• [Aim] Which lines of the records below, from the line with "Within the scene" up to and including the line with "626 centimetres", can you put into a Markdown table with the columns Row and Line, numbering each row and leaving out blank lines?

• [Given records]
#####

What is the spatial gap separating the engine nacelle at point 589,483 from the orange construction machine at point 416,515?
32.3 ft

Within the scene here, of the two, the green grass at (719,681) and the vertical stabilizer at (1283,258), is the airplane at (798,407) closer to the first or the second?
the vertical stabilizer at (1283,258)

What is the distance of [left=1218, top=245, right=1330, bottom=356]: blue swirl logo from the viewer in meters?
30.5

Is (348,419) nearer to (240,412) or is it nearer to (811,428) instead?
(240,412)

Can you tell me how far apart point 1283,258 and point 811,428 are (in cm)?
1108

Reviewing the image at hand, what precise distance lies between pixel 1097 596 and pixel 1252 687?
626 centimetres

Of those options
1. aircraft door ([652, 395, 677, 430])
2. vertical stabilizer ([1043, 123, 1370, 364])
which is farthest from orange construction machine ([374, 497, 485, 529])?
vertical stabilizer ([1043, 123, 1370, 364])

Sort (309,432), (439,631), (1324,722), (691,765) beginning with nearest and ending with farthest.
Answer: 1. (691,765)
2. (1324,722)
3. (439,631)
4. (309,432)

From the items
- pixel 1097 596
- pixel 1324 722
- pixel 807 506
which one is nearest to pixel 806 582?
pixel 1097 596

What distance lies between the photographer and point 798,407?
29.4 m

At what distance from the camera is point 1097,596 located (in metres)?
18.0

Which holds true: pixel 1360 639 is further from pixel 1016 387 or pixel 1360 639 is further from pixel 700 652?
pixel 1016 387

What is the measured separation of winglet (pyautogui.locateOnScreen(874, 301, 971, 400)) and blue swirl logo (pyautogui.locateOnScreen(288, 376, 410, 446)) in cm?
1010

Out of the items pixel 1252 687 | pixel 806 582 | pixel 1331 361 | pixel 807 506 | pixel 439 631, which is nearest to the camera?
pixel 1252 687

#####

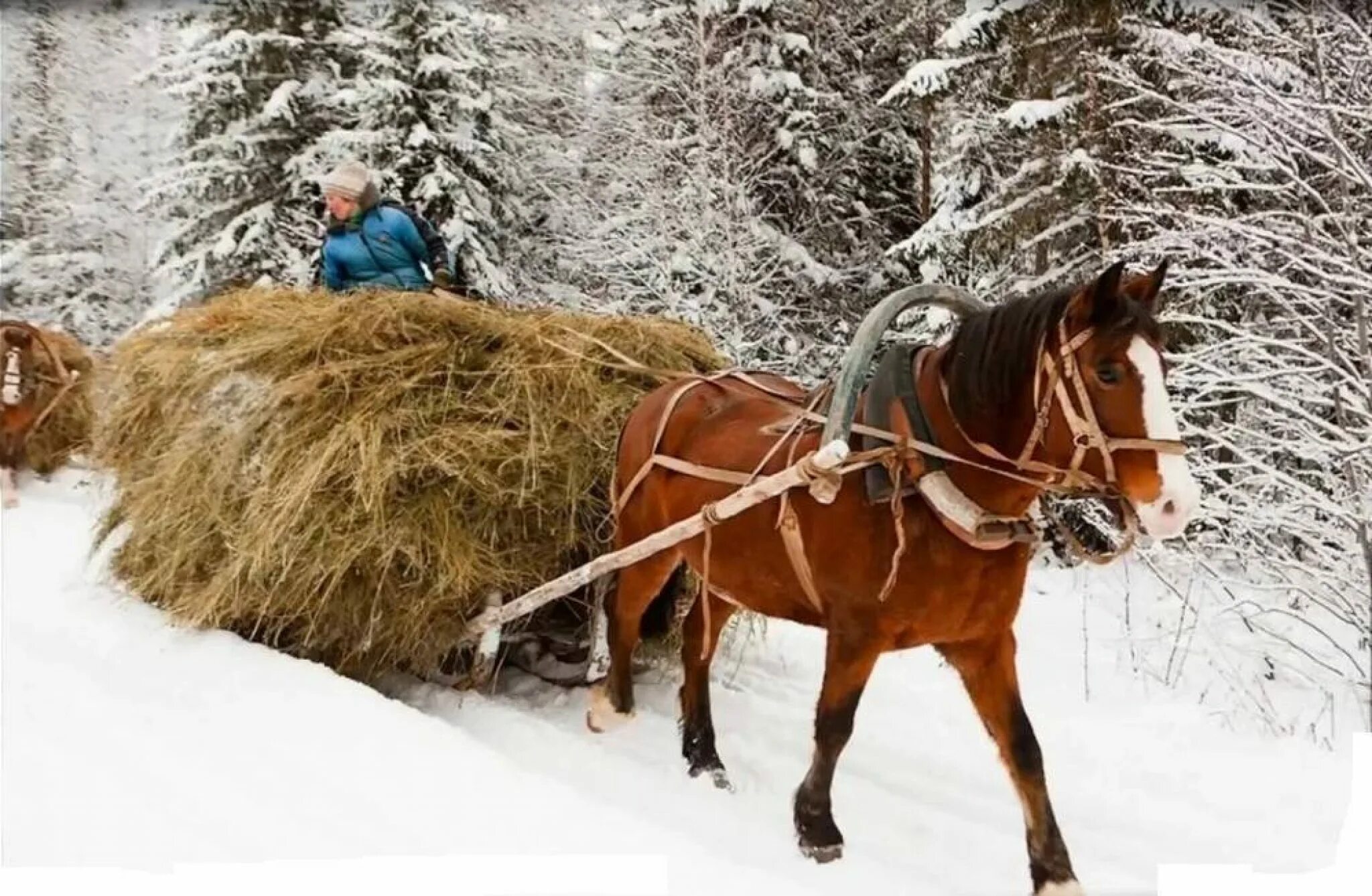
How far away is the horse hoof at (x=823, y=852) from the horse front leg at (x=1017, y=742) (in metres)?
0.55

#####

• [Solution for this exercise]
| Row | Line |
|---|---|
| 1 | Within the scene here, of the two, the green grass at (719,681) and the vertical stabilizer at (1283,258), is the airplane at (798,407) closer to the first or the second? |
| 2 | the vertical stabilizer at (1283,258) |
| 3 | What is the distance of [left=1218, top=245, right=1330, bottom=356]: blue swirl logo from the viewer in meters? |
| 4 | 30.5 |
| 5 | Is (348,419) nearer to (240,412) or is it nearer to (811,428) instead? |
| 6 | (240,412) |
| 7 | Can you tell me how far apart point 1283,258 and point 811,428 are (in cm)? |
| 8 | 1108 |
| 9 | Reviewing the image at hand, what precise distance lies between pixel 1097 596 and pixel 1252 687? |
| 10 | 626 centimetres |